Data entries:
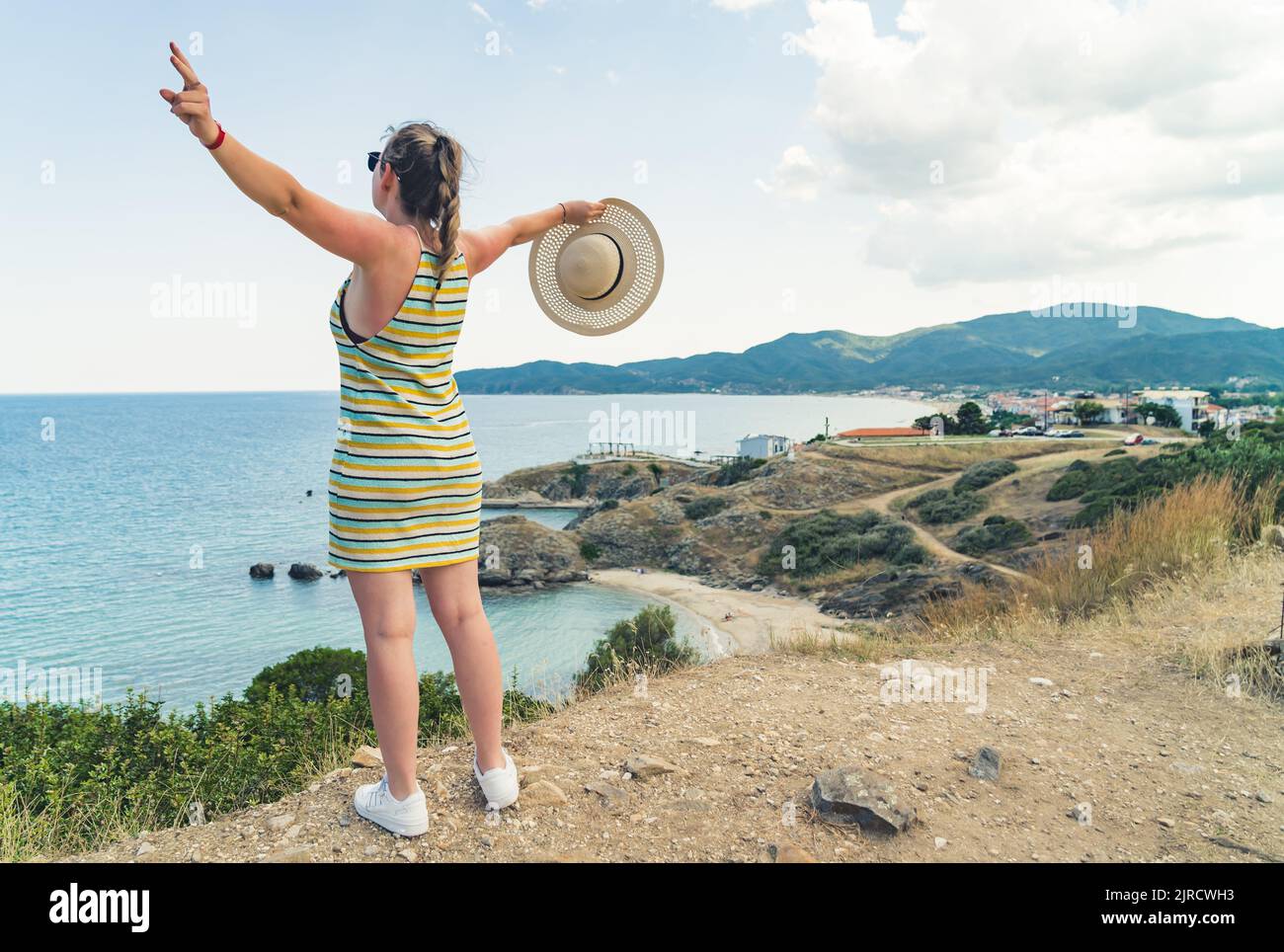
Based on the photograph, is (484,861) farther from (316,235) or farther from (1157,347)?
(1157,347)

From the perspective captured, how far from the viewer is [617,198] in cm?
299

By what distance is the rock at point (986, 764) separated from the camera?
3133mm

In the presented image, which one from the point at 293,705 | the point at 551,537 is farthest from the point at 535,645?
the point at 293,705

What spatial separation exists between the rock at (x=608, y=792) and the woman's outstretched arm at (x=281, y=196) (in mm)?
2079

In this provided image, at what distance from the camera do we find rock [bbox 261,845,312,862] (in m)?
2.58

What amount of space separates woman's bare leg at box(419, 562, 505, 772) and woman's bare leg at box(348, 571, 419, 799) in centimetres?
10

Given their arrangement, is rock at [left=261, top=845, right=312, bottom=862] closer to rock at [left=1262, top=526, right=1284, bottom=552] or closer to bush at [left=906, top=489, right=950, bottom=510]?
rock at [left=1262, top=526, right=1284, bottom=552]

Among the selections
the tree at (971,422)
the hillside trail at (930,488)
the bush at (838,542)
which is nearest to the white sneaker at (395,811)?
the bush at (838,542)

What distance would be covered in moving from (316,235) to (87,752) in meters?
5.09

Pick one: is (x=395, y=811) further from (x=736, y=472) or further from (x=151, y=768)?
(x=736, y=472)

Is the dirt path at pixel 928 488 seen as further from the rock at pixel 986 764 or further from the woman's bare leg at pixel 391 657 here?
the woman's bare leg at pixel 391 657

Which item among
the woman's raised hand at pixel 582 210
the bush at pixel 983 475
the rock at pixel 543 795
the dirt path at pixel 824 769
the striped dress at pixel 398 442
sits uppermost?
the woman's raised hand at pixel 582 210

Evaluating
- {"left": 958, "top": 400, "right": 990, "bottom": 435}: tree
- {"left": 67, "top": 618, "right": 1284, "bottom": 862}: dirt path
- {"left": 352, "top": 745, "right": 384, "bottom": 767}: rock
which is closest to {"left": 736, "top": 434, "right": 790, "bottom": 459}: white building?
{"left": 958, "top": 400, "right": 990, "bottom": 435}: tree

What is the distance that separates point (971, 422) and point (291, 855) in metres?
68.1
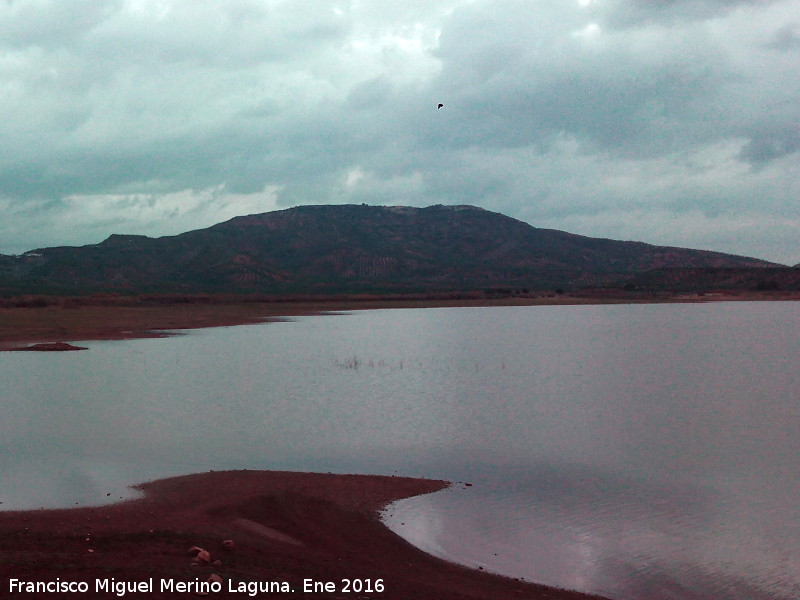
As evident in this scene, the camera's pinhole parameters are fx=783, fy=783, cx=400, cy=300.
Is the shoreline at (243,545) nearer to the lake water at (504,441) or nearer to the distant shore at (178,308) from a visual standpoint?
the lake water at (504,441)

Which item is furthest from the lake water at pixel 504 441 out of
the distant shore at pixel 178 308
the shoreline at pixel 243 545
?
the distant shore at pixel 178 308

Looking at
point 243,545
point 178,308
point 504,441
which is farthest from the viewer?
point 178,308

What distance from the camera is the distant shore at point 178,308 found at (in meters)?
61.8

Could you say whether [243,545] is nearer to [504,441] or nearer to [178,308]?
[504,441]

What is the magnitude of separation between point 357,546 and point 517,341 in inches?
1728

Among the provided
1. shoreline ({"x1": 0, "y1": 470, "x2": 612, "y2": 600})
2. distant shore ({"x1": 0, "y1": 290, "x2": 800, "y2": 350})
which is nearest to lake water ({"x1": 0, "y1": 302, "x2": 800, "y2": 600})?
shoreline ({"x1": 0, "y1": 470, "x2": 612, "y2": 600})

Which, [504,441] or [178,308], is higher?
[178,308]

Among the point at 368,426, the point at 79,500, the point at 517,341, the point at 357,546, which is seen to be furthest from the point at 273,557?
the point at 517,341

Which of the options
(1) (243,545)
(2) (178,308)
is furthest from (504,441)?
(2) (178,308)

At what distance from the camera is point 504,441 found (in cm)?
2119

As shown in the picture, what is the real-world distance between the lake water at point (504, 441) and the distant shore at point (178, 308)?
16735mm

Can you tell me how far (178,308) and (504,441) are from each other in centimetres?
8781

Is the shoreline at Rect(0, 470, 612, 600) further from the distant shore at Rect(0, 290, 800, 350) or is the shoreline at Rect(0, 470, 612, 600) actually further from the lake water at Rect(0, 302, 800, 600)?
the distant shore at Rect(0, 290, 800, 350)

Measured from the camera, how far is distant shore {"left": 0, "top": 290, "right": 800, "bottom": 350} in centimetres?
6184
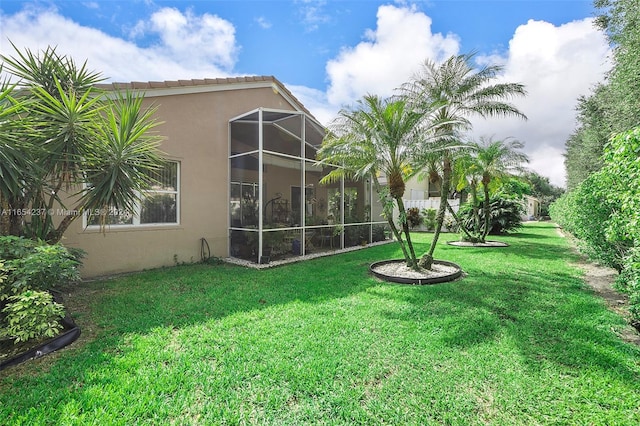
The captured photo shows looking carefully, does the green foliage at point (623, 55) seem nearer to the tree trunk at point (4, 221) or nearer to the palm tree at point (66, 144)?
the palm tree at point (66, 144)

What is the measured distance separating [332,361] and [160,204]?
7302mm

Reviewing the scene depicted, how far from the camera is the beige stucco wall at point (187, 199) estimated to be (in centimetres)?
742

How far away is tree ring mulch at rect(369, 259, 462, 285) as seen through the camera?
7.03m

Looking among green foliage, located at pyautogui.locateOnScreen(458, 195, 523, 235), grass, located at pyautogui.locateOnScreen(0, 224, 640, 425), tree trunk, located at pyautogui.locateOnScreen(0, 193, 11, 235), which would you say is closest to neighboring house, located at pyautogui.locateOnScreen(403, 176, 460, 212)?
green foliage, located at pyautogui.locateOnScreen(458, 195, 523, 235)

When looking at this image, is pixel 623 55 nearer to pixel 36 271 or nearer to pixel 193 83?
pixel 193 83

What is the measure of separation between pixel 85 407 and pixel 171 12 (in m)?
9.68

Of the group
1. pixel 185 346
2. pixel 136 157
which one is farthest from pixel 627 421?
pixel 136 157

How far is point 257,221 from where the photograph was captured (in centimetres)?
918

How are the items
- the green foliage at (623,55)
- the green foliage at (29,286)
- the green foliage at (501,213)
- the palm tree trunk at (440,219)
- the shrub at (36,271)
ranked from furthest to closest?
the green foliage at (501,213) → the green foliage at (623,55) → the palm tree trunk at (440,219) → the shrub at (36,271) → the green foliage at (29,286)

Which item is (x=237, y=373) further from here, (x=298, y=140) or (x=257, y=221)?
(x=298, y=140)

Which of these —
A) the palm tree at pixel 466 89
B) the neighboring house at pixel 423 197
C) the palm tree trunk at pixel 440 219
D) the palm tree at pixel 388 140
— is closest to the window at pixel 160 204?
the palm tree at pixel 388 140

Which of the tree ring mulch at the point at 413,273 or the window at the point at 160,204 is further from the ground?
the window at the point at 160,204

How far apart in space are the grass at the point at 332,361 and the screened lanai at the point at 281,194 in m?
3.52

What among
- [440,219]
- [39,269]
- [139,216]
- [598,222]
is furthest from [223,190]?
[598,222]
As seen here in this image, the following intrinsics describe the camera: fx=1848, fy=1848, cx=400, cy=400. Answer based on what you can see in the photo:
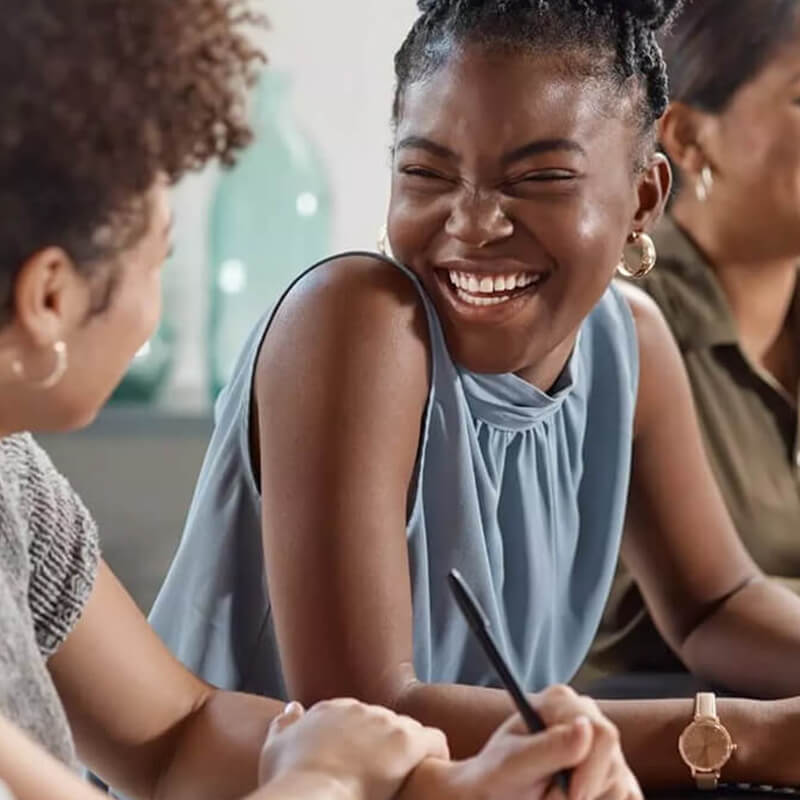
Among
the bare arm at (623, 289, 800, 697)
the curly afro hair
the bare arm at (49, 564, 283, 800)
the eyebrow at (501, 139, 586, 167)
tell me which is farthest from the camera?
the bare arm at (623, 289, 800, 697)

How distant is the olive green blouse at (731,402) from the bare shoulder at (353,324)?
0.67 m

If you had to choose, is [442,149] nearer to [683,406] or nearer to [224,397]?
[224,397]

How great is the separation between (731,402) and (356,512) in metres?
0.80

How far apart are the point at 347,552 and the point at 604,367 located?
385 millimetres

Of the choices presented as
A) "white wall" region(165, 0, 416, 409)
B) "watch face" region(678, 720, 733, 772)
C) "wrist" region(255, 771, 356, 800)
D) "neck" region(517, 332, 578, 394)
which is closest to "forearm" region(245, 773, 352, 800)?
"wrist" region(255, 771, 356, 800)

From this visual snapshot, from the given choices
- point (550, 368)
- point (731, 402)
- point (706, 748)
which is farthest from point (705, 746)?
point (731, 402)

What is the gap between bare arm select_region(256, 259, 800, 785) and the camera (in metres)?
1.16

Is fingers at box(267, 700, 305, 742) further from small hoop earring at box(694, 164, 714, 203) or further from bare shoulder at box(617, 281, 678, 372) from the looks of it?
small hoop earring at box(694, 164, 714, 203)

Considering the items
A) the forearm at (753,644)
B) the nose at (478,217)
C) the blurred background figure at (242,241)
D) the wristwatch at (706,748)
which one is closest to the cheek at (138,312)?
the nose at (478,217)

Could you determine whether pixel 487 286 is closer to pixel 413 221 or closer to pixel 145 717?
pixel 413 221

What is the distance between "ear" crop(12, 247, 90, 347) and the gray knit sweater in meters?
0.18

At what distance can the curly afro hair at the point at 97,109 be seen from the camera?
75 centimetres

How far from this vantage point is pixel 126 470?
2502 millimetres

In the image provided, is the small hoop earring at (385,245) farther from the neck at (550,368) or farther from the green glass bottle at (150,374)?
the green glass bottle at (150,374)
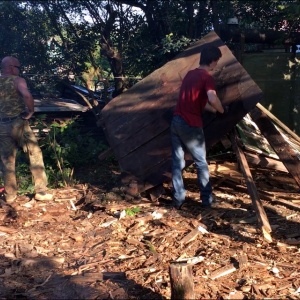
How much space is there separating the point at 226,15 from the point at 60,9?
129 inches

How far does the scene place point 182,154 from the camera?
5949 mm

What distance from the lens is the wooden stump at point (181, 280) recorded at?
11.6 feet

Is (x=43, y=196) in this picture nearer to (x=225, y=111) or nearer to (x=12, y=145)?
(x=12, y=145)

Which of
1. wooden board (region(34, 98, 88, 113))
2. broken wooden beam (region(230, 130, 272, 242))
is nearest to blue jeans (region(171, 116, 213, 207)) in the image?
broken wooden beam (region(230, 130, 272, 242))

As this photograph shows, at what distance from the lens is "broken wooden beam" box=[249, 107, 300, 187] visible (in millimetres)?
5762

Stated problem:
Reproduce the listing word for word, starting at the line containing "What distance from the lens is the" and continuing through its final line, with both ends included.

Answer for the task:
What distance from the lens is the wooden stump at point (181, 280) recorded at?
11.6 feet

Is (x=43, y=196) in this picture nearer to (x=225, y=111) or nearer to (x=12, y=145)?
(x=12, y=145)

Which of
1. wooden board (region(34, 98, 88, 113))
2. broken wooden beam (region(230, 130, 272, 242))
is nearest to blue jeans (region(171, 116, 213, 207)) in the image?
broken wooden beam (region(230, 130, 272, 242))

As this photograph shows, at what distance from the lens is "broken wooden beam" box=[249, 107, 300, 187] visible (in millimetres)?
5762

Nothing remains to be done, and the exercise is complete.